Liberal Democrats majority                           11,008 votes

So, the swing to the Liberal Democrats was 35.6%, a two-to-one conservative majority being reversed into a two-to-one Liberal Democrats majority. That was the biggest swing of them all.

In most Scottish seats there is a two-party competition between Labour and the Scottish National Party – and an example of that is provided by the House of Commons constituency known as Rutherglen and Hamilton West.
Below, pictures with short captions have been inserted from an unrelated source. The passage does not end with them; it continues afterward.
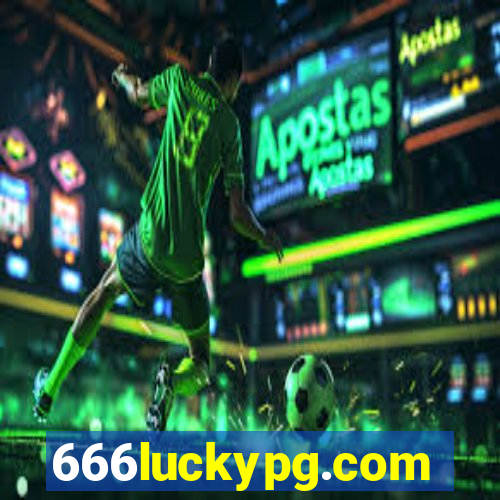 666luckypg.com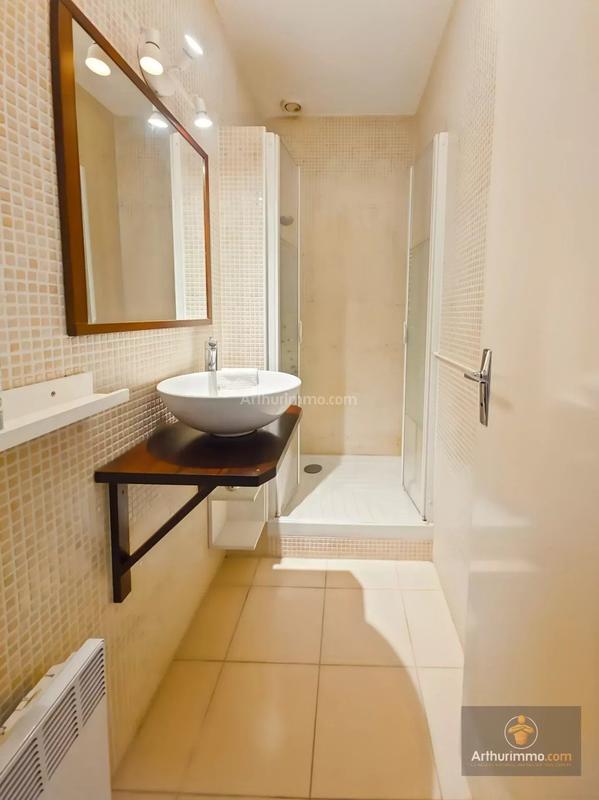 Maison - 101 m² - 5 pièces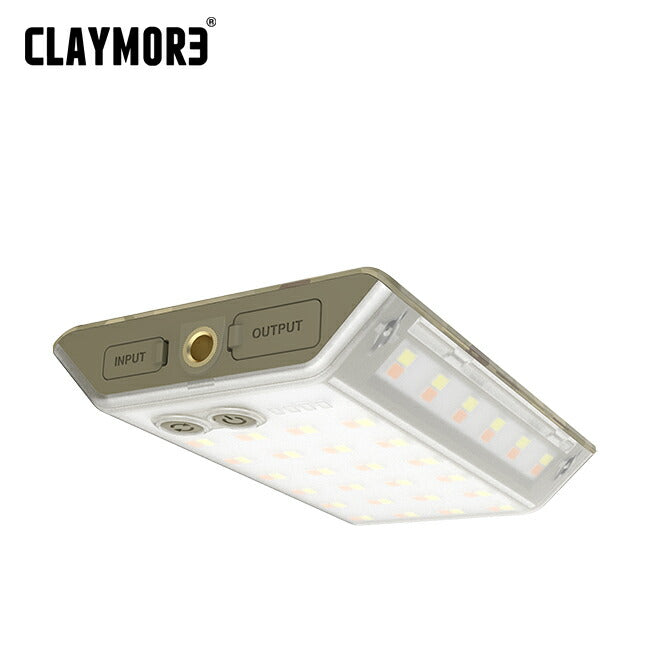 CLAYMORE - CLAYMORE クレイモア 3FACE mini CAMO スリーフェイスミニ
It is composed of a commuter population south-east of Glasgow and at the 2019 general election the statistics were these:

Rutherglen and Hamilton West, December 2019

Margaret Ferrier (SNP)                       23,775 votes             56.18%

Ged Killen (Labour)                            18,545 votes             43.82%

SNP majority                                             5,230 votes

The circumstances of why there was a by-election were fully explained by me in the article of 18 September cited above “Could British and Scottish PMs learn from Anthony Albanese?”. Anyway, there was a by-election on 5 October and the statistics are these:

Rutherglen and Hamilton West, October 2023

Michael Shanks (Labour)                    17,845 votes            68.00%

Katy Loudon (SNP)                               8,399 votes           32.00%

Labour majority                                     9,446 votes

So, the swing to Labour was 24.2%. In the article cited above, I confidently predicted the election of Michael Shanks and then wrote: “I predict that there will be 16 Scottish Labour members in the next UK term, an important part of the parliamentary party being the majority Labour government led by Starmer”.

I stand by that prediction. Clearly, therefore, Labour will make big gains and both Conservatives and Scottish Nationalists will be the big losers at the October 2024 British general election.